*Problem set*.
(1) Condense the paragraph of the article on appendiceal cancers that begins "Methods: Hospitalized patients" into a short list that keeps its main facts.
(2) From the article on appendiceal cancers, write out everything from "Background: The incidence" down to "based on histology.", word for word.

*Study text*.
World J Oncol
World Journal of Oncology, ISSN 1920-4531 print, 1920-454X online, Open Access
Article copyright, the authors; Journal compilation copyright, World J Oncol and Elmer Press Inc
Journal website http://www.wjon.org

Original Article

Volume 6, Number 3, June 2015, pages 349-354


Management and Outcomes of Hospitalized Patients With Primary Neuroendocrine Tumor and Non-Neuroendocrine Tumor Appendiceal Cancers in the United States

Olatunji B. Alesea, e, Sungjin Kimb, Zhengjia Chenc, Walid Shaiba, Charles A. Staleyd, Suresh S. Ramalingama, Taofeek K. Owonikokoa, Bassel F. El-Rayesa

aDepartment of Hematology and Oncology, Winship Cancer Institute, Emory University, Atlanta, GA, USA
bSamuel Oschin Comprehensive Cancer Institute, Cedars-Sinai Medical Center, Los Angeles, CA, USA
cDepartment of Biostatistics, Emory University, Atlanta, GA, USA
dDivision of Surgical Oncology, Department of Surgery, Winship Cancer Institute, Emory University, Atlanta, GA, USA
eCorresponding Author: Olatunji B. Alese, Department of Hematology and Oncology, Division of GI Oncology, Winship Cancer Institute, Emory University, 1365 Clifton Rd NE Atlanta, GA 30322, USA

Manuscript accepted for publication June 26, 2015
Short title: Appendiceal Cancers in Hospitalized Patients
doi: http://dx.doi.org/10.14740/wjon927w

Abstract▴Top 

Background: The incidence of appendiceal cancers continues to rise at a very rapid pace. Although surgery has a central role in the management of appendiceal tumors, literature is lacking regarding the pattern and predictors of surgical treatment for patients with appendiceal cancers. We aimed to describe the surgical treatment for patients with appendiceal cancers, with emphasis on utilization based on histology.

Methods: Hospitalized patients with appendiceal cancer in the US between 2006 and 2010 were included in the study. The Nationwide Inpatient Sample database maintained by the Agency for Health Care Research and Quality was employed for univariate and multivariate testing to identify factors significantly associated with patient outcome.

*Collected data*.
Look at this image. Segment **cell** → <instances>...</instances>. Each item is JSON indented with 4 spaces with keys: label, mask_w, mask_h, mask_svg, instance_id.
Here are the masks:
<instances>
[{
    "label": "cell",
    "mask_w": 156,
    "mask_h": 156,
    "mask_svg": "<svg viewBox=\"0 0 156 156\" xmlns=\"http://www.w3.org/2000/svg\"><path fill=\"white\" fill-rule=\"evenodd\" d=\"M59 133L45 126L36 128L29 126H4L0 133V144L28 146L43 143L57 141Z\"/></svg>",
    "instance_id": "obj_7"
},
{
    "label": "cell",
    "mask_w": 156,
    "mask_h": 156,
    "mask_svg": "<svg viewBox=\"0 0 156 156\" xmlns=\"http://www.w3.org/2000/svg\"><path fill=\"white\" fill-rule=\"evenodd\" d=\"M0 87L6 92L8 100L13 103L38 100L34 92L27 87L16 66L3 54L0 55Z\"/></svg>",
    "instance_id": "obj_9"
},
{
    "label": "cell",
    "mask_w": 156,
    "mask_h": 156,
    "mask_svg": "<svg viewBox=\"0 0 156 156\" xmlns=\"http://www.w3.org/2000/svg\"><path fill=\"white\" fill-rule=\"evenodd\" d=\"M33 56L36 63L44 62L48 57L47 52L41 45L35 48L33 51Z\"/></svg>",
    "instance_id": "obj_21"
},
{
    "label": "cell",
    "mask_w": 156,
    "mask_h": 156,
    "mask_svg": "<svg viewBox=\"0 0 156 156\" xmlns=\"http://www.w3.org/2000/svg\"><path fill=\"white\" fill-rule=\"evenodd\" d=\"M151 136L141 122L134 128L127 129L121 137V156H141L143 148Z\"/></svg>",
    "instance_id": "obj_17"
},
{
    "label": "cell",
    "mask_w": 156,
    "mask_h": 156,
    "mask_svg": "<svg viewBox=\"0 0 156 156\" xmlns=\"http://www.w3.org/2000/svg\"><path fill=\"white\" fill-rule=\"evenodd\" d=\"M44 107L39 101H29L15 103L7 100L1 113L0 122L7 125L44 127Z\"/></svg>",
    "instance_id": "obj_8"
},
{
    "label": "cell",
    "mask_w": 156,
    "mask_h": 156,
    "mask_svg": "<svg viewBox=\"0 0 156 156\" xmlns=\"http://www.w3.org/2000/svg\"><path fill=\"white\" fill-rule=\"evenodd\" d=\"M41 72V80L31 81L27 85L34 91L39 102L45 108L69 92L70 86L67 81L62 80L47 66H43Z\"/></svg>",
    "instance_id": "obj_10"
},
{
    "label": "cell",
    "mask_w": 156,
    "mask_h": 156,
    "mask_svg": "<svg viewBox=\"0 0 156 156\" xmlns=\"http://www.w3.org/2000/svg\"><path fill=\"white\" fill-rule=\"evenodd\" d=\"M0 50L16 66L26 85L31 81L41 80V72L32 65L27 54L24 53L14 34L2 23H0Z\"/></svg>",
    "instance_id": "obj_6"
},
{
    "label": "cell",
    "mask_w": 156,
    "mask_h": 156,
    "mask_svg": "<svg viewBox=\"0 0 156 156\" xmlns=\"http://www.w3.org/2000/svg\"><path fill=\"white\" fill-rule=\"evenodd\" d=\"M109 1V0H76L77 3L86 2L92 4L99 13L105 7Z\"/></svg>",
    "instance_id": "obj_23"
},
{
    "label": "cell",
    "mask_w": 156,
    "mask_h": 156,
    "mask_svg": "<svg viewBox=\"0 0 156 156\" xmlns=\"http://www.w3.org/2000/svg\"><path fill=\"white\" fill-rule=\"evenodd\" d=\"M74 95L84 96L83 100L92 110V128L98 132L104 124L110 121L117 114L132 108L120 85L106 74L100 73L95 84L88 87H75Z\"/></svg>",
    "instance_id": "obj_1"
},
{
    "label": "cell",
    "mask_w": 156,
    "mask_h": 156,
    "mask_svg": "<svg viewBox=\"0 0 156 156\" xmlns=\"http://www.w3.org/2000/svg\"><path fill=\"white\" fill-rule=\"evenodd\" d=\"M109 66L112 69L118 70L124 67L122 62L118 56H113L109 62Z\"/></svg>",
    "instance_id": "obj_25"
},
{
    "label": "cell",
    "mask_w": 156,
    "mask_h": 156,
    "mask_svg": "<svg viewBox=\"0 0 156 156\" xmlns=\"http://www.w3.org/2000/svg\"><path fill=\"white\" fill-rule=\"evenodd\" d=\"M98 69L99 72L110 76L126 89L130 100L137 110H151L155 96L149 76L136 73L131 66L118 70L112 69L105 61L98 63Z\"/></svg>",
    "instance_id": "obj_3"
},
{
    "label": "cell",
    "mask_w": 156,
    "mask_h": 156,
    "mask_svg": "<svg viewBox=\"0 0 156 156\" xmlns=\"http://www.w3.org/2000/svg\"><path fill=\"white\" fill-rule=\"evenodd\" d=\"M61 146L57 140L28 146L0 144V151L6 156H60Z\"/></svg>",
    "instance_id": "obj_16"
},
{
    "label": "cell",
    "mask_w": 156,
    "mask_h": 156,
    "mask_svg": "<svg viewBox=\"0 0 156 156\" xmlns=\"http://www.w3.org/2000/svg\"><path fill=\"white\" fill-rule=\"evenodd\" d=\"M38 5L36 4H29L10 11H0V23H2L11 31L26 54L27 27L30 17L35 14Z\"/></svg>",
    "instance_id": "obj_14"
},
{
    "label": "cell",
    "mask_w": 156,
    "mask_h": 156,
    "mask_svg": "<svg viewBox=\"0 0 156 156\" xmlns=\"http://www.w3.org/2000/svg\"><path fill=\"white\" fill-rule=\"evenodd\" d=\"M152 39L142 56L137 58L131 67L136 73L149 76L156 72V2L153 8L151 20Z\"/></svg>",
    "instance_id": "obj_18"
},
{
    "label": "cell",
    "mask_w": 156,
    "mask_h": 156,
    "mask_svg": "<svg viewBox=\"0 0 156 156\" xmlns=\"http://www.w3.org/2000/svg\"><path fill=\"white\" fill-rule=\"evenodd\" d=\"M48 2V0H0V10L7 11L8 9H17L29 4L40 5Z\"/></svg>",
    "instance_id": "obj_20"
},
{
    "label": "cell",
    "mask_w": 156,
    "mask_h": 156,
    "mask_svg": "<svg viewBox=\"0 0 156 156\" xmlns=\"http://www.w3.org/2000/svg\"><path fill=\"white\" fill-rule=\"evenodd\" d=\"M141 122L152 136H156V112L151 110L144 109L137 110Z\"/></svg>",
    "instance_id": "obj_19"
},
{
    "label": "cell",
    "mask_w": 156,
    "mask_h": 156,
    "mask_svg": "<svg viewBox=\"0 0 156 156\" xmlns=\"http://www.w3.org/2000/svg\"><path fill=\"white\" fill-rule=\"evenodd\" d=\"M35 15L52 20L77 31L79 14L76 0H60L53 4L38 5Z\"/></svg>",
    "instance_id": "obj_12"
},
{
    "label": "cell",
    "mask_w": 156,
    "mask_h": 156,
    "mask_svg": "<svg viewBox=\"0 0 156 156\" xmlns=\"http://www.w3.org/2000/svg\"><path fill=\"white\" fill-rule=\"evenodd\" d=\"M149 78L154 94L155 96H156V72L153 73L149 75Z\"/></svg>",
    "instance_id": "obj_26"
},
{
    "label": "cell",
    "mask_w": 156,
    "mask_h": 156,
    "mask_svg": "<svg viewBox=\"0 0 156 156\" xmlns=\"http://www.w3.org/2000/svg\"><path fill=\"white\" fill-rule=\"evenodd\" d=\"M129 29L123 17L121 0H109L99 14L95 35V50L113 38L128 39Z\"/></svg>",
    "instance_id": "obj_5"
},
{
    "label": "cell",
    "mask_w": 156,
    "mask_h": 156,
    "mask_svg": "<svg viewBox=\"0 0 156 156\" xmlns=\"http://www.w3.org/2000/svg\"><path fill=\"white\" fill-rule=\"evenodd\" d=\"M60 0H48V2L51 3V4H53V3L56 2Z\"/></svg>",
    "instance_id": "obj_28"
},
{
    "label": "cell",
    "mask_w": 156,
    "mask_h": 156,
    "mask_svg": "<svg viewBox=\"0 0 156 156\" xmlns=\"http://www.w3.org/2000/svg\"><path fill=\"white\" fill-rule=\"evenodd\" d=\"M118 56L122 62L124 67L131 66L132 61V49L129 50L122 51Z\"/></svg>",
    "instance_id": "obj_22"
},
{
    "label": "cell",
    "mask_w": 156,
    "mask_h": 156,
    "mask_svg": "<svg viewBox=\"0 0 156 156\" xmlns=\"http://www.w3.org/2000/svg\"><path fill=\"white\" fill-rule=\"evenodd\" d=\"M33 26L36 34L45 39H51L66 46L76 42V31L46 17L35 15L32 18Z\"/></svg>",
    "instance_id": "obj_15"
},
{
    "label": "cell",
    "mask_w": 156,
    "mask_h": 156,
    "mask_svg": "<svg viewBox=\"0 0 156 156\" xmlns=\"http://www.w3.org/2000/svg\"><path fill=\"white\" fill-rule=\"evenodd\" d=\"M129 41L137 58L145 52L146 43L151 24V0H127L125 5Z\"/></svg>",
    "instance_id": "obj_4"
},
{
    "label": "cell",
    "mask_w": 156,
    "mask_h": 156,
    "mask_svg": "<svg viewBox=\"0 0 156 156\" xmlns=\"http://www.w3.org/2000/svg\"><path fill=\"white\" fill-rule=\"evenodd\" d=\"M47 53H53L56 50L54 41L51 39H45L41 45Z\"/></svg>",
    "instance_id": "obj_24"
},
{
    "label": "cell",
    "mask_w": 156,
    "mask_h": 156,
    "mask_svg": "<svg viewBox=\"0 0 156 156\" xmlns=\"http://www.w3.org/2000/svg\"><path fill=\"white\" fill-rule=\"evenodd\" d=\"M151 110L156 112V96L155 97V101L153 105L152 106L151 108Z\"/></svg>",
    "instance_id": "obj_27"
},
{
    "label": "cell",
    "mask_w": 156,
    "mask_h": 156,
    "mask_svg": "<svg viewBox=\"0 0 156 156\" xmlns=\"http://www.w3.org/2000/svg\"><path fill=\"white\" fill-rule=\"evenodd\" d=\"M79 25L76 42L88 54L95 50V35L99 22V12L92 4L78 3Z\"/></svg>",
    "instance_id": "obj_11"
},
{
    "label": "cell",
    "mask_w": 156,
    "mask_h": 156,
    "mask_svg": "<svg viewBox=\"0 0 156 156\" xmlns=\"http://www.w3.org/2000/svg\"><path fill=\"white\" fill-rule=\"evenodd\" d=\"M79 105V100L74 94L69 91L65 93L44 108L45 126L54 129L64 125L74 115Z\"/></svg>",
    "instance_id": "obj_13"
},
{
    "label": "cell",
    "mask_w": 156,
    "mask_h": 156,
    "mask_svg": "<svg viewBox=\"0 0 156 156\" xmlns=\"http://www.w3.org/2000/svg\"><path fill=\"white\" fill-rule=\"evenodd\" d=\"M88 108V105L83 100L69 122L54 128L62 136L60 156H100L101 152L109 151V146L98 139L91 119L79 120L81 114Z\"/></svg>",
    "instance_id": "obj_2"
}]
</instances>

*Solved problems*.
(1)
- Study population: patients hospitalized with appendiceal cancer in the US between 2006 and 2010
- Data source: the Nationwide Inpatient Sample database, maintained by the Agency for Health Care Research and Quality
- Analysis: univariate and multivariate testing to identify factors significantly associated with patient outcome

(2)
Background: The incidence of appendiceal cancers continues to rise at a very rapid pace. Although surgery has a central role in the management of appendiceal tumors, literature is lacking regarding the pattern and predictors of surgical treatment for patients with appendiceal cancers. We aimed to describe the surgical treatment for patients with appendiceal cancers, with emphasis on utilization based on histology.